───── Information supplied
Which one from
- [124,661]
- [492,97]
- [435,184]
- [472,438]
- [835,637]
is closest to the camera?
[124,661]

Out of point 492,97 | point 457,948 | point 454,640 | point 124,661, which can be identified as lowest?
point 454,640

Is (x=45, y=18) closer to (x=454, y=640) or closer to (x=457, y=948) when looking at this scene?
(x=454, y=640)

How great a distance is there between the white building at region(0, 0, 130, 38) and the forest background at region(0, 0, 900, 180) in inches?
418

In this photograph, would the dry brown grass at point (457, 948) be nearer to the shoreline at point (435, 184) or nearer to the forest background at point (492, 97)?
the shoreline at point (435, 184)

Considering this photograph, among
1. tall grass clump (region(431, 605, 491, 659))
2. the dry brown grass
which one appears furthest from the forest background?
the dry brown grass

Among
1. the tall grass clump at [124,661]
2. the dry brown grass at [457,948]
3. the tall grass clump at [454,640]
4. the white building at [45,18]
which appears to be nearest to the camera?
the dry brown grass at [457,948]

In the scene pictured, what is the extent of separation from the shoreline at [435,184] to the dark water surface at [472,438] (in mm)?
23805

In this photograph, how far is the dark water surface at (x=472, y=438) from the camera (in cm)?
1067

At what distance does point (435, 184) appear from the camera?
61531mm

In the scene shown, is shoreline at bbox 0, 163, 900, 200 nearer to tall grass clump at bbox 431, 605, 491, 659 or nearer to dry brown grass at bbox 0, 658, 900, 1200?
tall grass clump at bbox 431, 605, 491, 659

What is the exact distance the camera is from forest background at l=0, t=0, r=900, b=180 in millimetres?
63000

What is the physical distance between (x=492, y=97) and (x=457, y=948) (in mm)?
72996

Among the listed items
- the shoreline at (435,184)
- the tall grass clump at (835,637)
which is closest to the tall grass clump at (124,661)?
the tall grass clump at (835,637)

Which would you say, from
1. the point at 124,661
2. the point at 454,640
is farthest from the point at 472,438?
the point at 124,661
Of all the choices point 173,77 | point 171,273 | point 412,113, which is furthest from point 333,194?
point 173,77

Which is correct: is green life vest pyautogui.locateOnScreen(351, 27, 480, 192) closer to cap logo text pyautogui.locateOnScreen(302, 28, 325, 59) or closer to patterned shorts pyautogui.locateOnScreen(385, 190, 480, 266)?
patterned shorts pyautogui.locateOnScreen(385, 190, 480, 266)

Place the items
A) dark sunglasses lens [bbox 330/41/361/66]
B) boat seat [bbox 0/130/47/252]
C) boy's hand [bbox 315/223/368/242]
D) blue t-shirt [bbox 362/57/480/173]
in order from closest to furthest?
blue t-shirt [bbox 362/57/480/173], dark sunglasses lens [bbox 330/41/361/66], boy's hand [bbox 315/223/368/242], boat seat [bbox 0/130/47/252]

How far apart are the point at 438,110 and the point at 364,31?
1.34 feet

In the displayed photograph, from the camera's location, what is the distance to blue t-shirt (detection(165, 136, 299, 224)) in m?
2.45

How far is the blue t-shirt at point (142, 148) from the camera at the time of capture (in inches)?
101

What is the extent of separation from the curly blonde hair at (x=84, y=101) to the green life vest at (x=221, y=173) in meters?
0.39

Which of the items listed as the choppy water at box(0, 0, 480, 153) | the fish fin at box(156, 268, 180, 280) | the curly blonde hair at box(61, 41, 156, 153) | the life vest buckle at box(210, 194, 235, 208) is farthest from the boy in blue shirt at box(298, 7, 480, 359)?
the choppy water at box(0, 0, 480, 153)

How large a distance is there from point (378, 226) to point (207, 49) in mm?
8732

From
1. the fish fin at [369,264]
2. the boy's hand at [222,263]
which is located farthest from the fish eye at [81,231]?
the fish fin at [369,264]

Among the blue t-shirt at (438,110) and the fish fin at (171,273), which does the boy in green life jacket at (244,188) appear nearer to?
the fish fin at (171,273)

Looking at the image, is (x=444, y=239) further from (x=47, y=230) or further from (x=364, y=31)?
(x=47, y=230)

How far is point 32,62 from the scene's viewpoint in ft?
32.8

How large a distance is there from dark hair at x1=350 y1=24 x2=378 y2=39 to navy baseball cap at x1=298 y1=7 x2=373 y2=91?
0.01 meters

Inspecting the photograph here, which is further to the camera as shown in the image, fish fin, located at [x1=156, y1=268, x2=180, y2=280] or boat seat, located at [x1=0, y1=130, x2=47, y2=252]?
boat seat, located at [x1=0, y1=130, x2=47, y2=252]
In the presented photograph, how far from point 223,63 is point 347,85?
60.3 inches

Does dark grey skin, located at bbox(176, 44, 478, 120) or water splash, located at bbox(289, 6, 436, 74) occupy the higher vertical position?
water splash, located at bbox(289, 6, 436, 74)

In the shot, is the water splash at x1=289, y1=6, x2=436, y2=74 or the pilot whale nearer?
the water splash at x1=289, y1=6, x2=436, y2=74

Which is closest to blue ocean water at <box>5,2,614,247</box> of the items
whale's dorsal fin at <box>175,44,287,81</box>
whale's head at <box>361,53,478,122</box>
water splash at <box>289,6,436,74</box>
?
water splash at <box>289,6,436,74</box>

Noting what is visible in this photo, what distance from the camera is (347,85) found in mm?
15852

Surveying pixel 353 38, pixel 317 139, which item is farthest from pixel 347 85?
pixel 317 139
──────────
■ **Objective**
Your task is to return the full listing exactly as it was given.

■ **Answer below**
Which one from
- [124,661]
- [492,97]
- [435,184]
- [472,438]
- [835,637]
is closest to the camera?
[124,661]

Out of point 492,97 | point 457,948 | point 454,640 | point 124,661, which can be identified as lowest?
point 454,640

Is (x=45, y=18) closer to (x=454, y=640) or closer to (x=457, y=948) when looking at this scene?
(x=454, y=640)

How great a distance is there between the white building at region(0, 0, 130, 38) and the forest background at region(0, 0, 900, 180) in inches?
418

In this photograph, would the dry brown grass at point (457, 948) be nearer to the shoreline at point (435, 184) or nearer to the forest background at point (492, 97)?
the shoreline at point (435, 184)

Considering this photograph, among
1. tall grass clump (region(431, 605, 491, 659))
2. the dry brown grass
which one appears furthest from the forest background?
the dry brown grass

Among
1. the tall grass clump at [124,661]
2. the dry brown grass at [457,948]
3. the tall grass clump at [454,640]
4. the white building at [45,18]
which appears to be nearest to the camera?
the dry brown grass at [457,948]

In the scene pictured, what is the extent of separation from the shoreline at [435,184] to the dark water surface at [472,438] (in mm)?
23805

In this photograph, how far is the dark water surface at (x=472, y=438) from the camera (in cm)?
1067

At what distance does point (435, 184) appear from the camera?
61531mm

In the scene shown, is shoreline at bbox 0, 163, 900, 200 nearer to tall grass clump at bbox 431, 605, 491, 659 or nearer to dry brown grass at bbox 0, 658, 900, 1200?
tall grass clump at bbox 431, 605, 491, 659

What is the exact distance the camera is from forest background at l=0, t=0, r=900, b=180 in millimetres?
63000

What is the physical distance between (x=492, y=97) and (x=457, y=948) (in mm)?
72996

Among the listed items
- the shoreline at (435,184)
- the tall grass clump at (835,637)
which is closest to the tall grass clump at (124,661)?
the tall grass clump at (835,637)

Which would you say, from
1. the point at 124,661
2. the point at 454,640
is farthest from the point at 472,438?
the point at 124,661
Of all the choices point 173,77 | point 171,273 | point 412,113, which is furthest from point 333,194?
point 173,77

Which is correct: is green life vest pyautogui.locateOnScreen(351, 27, 480, 192) closer to cap logo text pyautogui.locateOnScreen(302, 28, 325, 59) or closer to patterned shorts pyautogui.locateOnScreen(385, 190, 480, 266)?
patterned shorts pyautogui.locateOnScreen(385, 190, 480, 266)

Place the items
A) dark sunglasses lens [bbox 330/41/361/66]
B) boat seat [bbox 0/130/47/252]
C) boy's hand [bbox 315/223/368/242]
D) blue t-shirt [bbox 362/57/480/173]
in order from closest to furthest?
blue t-shirt [bbox 362/57/480/173], dark sunglasses lens [bbox 330/41/361/66], boy's hand [bbox 315/223/368/242], boat seat [bbox 0/130/47/252]

How far apart are the point at 438,110 and the point at 364,31?
1.34 feet

In the displayed photograph, from the camera's location, what is the distance to blue t-shirt (detection(165, 136, 299, 224)) in m?
2.45

How far is the blue t-shirt at point (142, 148) from the camera at the time of capture (in inches)?
101

What is the extent of separation from the curly blonde hair at (x=84, y=101) to the green life vest at (x=221, y=173) in meters?
0.39

Which of the items listed as the choppy water at box(0, 0, 480, 153) | the fish fin at box(156, 268, 180, 280) | the curly blonde hair at box(61, 41, 156, 153) | the life vest buckle at box(210, 194, 235, 208) is farthest from the boy in blue shirt at box(298, 7, 480, 359)?
the choppy water at box(0, 0, 480, 153)

How large a distance is there from point (378, 226) to point (207, 49) in mm?
8732

From
1. the fish fin at [369,264]
2. the boy's hand at [222,263]
which is located farthest from the fish eye at [81,231]?
the fish fin at [369,264]

Among the blue t-shirt at (438,110) and the fish fin at (171,273), which does the boy in green life jacket at (244,188) appear nearer to?
the fish fin at (171,273)

Looking at the image, is (x=444, y=239) further from (x=47, y=230) or further from (x=364, y=31)?
(x=47, y=230)

How far is point 32,62 from the scene's viewpoint in ft?
32.8

How large a distance is there from dark hair at x1=350 y1=24 x2=378 y2=39 to navy baseball cap at x1=298 y1=7 x2=373 y2=91?
0.01 meters

Inspecting the photograph here, which is further to the camera as shown in the image, fish fin, located at [x1=156, y1=268, x2=180, y2=280] or boat seat, located at [x1=0, y1=130, x2=47, y2=252]?
boat seat, located at [x1=0, y1=130, x2=47, y2=252]
In the presented photograph, how far from point 223,63 is point 347,85?
60.3 inches

Does dark grey skin, located at bbox(176, 44, 478, 120) or water splash, located at bbox(289, 6, 436, 74) occupy the higher vertical position?
water splash, located at bbox(289, 6, 436, 74)

In the shot, is the water splash at x1=289, y1=6, x2=436, y2=74 or the pilot whale nearer?
the water splash at x1=289, y1=6, x2=436, y2=74

Which is closest to blue ocean water at <box>5,2,614,247</box> of the items
whale's dorsal fin at <box>175,44,287,81</box>
whale's head at <box>361,53,478,122</box>
water splash at <box>289,6,436,74</box>
?
water splash at <box>289,6,436,74</box>

Noting what is visible in this photo, what distance from the camera is (347,85) found in mm?
15852

Surveying pixel 353 38, pixel 317 139, which item is farthest from pixel 347 85?
pixel 317 139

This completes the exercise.